Research Projects

Green NLP – controlling the carbon footprint in sustainable language technology

GreenNLP addresses the problem of increasing energy consumption caused by modern solutions in natural language processing (NLP). Neural language models and machine translation require heavy computations to train and their size is constantly growing, which makes them expensive to deploy and run. In our project we will reduce the training costs and model sizes by clever optimizations of the underlying machine learning algorithms with techniques that make use of knowledge transfer and compression. Furthermore, we will focus on multilingual solutions that can serve many languages in a single model reducing the number of actively running systems. Finally, we will also openly document and freely distribute all our results to enable efficient reuse of ready-made components to further decrease the carbon footprint of modern language technology.

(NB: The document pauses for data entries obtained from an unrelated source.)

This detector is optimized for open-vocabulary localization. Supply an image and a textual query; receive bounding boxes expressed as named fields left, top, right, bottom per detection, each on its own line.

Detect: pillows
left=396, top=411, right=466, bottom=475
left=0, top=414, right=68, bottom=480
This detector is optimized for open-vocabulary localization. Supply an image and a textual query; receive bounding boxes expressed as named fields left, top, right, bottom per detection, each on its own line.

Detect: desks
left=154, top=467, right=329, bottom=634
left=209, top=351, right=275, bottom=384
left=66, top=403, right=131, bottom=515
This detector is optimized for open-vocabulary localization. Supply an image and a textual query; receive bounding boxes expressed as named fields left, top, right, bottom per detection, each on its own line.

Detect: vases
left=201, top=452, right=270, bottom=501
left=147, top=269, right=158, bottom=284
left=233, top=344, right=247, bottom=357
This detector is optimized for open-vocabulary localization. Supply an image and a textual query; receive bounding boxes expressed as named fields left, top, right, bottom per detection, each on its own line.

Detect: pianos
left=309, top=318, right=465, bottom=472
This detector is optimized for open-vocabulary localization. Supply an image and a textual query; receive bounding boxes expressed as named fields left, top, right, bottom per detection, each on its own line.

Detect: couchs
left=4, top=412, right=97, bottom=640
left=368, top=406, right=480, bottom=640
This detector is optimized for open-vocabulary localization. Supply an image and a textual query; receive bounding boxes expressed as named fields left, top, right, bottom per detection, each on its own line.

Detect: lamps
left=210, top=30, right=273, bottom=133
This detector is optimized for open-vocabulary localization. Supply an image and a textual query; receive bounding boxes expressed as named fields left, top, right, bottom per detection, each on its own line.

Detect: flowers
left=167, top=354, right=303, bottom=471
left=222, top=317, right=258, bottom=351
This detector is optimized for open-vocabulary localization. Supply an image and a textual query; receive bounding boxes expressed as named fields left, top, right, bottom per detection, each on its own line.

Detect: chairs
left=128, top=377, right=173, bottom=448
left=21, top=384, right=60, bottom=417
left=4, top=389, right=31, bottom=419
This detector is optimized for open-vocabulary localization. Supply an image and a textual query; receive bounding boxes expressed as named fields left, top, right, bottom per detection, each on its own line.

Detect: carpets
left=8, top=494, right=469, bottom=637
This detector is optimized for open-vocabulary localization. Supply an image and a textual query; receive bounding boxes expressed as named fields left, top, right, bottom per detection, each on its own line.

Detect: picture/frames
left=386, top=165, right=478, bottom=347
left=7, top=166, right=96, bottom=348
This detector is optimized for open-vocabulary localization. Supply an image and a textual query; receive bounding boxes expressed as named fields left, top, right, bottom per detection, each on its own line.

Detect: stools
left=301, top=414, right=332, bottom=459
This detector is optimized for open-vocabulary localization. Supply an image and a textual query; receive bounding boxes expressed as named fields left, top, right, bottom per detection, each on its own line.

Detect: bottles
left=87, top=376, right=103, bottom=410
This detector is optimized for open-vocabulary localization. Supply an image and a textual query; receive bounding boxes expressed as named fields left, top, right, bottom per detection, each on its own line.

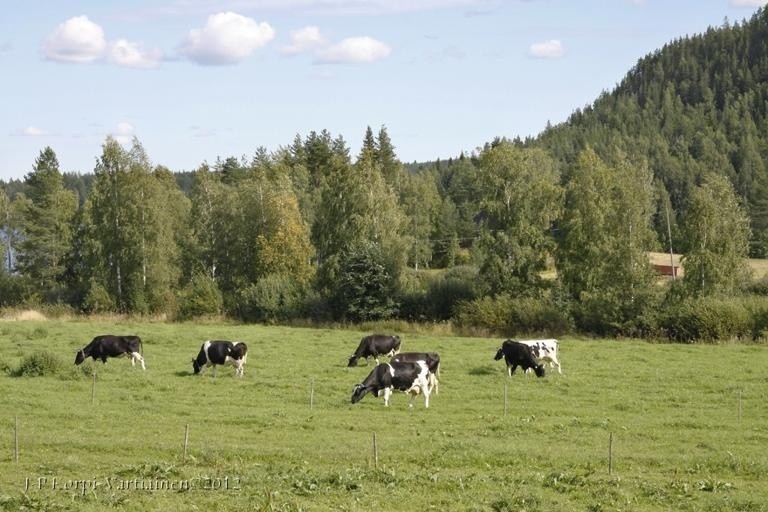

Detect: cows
left=390, top=351, right=440, bottom=396
left=502, top=340, right=546, bottom=378
left=347, top=334, right=401, bottom=367
left=192, top=340, right=248, bottom=378
left=493, top=338, right=562, bottom=375
left=350, top=359, right=431, bottom=408
left=74, top=335, right=146, bottom=370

HPLT – High-Performance Language Technologies

  • PI: Jörg Tiedemann
  • 2022-2025, funded by the Horizon Europe Framework Programme (HORIZON)
  • project homepage

High Performance Language Technologies (HPLT) combines petabytes of natural language data with large-scale model training. With trillions of words of text, HPLT will provide the largest open text collection. Cleaning and privacy protecting services improve the quality and ethical properties of the text. Going beyond static repositories that require the user to individually analyze each data set, the project will rate data sets by how much they improve end-to-end language models and machine translation systems. Continuous integration of models and data will result in free downloadable high-quality models for all official European Union languages and beyond. The models will be reproducible with information and evaluation metrics shown in a publicly available dashboard. By focusing on training at scale, the project complements the inference-focused European Language Grid, which in turn will be used for model deployment. Datasets, models and information about them will be published in recognized FAIR data repositories, aggregation catalogues and marketplaces for easy discovery, access, replication, and exploitation.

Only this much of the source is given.